Die Märkte haben begonnen, dieses Szenario in die Kurse einzuarbeiten. Die Inflationserwartungen haben deutlich angezogen, und an den Anleihemärkten steigen die Zinsen wieder.

Dieser Prozess wird wohl noch einige Monate andauern. Man muss die Entwicklung im Auge behalten, aber bisher würden wir diese Bewegungen als Normalisierung beschreiben.

Immer mehr Stimmen in den Wirtschaftswissenschaften warnen vor rasch ansteigender Inflation, falls die Weltwirtschaft nach dem Abklingen der Pandemie sehr stark wächst. Welche Sicht vertreten Sie – sollten sich Anlegerinnen und Anleger jetzt gegen Inflation wappnen?
Über die kommenden Monate sehen wir tatsächlich ein erhöhtes Risiko für einen überraschend starken Inflationsanstieg. Sowohl die Geldmengenentwicklung als auch die Kapazitätsauslastung der Unternehmen deuten darauf hin.

Die hohen Sparquoten der Privathaushalte können nach der Pandemie zu einem Run auf gewisse Produkte und Dienstleistungen führen. Dies wird vermutlich in einigen Bereichen zu kräftigen Preiserhöhungen führen. Denken sie etwa an Frisöre oder an Hotels.

Es wird weitere Branchen geben, die nicht zögern werden, Preiserhöhungsspielräume zu nutzen, sobald sie sich ergeben. Dabei sollte es sich aber insgesamt um einen temporären Effekt handeln.

Bis auf Weiteres bieten zyklische Qualitätsaktien durchaus Schutz für eine steigende Inflation von niedrigem Niveau. Vor allem die nach wie vor recht unbeliebten Finanzaktien haben in diesem Umfeld noch Potenzial.

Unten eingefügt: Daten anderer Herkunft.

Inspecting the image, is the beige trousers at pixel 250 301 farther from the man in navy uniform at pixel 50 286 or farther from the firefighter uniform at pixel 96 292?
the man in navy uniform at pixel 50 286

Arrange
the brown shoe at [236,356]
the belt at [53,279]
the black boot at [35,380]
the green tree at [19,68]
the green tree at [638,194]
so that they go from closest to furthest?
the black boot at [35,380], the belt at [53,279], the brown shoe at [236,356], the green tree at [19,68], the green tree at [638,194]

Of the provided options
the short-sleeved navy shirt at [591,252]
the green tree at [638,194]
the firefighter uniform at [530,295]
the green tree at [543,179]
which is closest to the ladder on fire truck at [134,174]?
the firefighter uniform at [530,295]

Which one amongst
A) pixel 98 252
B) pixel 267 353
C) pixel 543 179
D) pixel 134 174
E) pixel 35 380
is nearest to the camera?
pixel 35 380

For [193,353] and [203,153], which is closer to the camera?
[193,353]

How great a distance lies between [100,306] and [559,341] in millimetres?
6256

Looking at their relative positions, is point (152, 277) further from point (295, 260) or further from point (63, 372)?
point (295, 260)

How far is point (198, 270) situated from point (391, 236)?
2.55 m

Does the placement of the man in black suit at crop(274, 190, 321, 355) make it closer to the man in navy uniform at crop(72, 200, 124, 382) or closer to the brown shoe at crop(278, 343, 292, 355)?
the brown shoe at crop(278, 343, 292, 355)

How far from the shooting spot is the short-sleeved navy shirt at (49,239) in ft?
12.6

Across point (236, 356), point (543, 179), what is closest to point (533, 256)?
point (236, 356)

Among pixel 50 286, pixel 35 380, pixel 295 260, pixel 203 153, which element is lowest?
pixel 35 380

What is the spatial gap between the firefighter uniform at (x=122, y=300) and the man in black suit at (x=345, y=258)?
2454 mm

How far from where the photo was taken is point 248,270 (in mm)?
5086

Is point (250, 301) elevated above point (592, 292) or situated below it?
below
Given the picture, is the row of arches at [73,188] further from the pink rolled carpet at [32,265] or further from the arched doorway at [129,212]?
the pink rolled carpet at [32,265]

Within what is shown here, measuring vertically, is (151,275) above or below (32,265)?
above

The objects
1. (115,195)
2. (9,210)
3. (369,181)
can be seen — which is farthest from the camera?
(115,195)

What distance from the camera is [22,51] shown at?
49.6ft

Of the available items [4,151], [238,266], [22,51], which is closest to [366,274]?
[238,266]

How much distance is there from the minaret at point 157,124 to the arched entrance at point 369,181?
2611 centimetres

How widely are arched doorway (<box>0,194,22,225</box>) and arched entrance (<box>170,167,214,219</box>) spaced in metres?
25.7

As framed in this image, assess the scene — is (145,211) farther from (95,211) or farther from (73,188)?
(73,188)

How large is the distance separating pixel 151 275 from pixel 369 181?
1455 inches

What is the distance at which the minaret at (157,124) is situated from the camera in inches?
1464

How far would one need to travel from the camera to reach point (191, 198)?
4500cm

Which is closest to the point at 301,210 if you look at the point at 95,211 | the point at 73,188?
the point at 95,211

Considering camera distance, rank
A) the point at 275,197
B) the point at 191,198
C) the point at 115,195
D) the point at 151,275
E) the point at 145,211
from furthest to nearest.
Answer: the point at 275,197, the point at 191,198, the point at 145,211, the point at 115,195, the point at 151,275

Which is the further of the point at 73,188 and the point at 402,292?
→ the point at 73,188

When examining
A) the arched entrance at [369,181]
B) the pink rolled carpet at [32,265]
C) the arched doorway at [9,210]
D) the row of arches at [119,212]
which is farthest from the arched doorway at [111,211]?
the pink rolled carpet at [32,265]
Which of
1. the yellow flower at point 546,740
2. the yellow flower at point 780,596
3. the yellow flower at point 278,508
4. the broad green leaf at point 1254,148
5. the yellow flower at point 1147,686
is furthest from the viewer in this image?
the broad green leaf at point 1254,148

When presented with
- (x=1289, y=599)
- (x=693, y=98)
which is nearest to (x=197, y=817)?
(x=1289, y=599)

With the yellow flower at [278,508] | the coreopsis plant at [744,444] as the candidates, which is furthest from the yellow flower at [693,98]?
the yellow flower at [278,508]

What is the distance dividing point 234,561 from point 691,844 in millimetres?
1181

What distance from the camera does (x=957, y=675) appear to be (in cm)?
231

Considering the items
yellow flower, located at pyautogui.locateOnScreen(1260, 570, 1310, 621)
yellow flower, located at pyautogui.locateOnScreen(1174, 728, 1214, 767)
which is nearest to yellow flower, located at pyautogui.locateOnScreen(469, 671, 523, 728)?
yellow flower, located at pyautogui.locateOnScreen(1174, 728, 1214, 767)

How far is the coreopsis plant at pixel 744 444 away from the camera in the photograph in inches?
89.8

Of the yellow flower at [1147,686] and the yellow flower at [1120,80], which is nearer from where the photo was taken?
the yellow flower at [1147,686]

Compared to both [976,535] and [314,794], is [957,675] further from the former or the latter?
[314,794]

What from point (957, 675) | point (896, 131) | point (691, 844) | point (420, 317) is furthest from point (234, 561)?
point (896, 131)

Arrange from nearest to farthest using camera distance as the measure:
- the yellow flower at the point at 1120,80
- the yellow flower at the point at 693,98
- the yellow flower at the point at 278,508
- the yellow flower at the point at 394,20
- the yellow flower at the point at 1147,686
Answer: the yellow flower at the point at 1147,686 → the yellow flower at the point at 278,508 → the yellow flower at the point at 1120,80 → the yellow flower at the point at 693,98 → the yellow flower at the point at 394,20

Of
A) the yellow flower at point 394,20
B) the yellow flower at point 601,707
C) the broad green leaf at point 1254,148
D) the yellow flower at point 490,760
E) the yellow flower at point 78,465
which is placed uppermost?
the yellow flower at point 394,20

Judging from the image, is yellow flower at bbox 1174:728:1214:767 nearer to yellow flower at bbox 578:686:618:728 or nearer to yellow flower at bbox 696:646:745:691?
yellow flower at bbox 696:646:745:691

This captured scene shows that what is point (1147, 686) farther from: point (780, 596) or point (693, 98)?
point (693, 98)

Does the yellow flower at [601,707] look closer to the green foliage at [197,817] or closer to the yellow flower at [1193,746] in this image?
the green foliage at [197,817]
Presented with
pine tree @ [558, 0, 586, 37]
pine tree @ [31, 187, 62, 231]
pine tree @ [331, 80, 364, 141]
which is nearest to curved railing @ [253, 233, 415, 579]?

Wie wird sich die Schweizer Börse kurzfristig entwickeln?
Wir halten Aktien weiterhin für attraktiv, und das gilt grundsätzlich auch für Schweizer Aktien. In einem Umfeld, dass durch eine anziehende Konjunktur, steigende Inflationserwartungen und anziehenden Zinsen geprägt ist, sind allerdings vor allem konjunktursensitive Aktien gefragt.

Der SMI dürfte sich deshalb vorerst unterdurchschnittlich entwickeln, aber wir sehen auch in der Schweiz eine Reihe von Aktien mit überdurchschnittlichem Potenzial.

Wo steht der SMI in 12 Monaten?
Wir sehen den SMI in 12 Monaten bei 11'000 Punkten.

Das Interview wurde schriftlich geführt.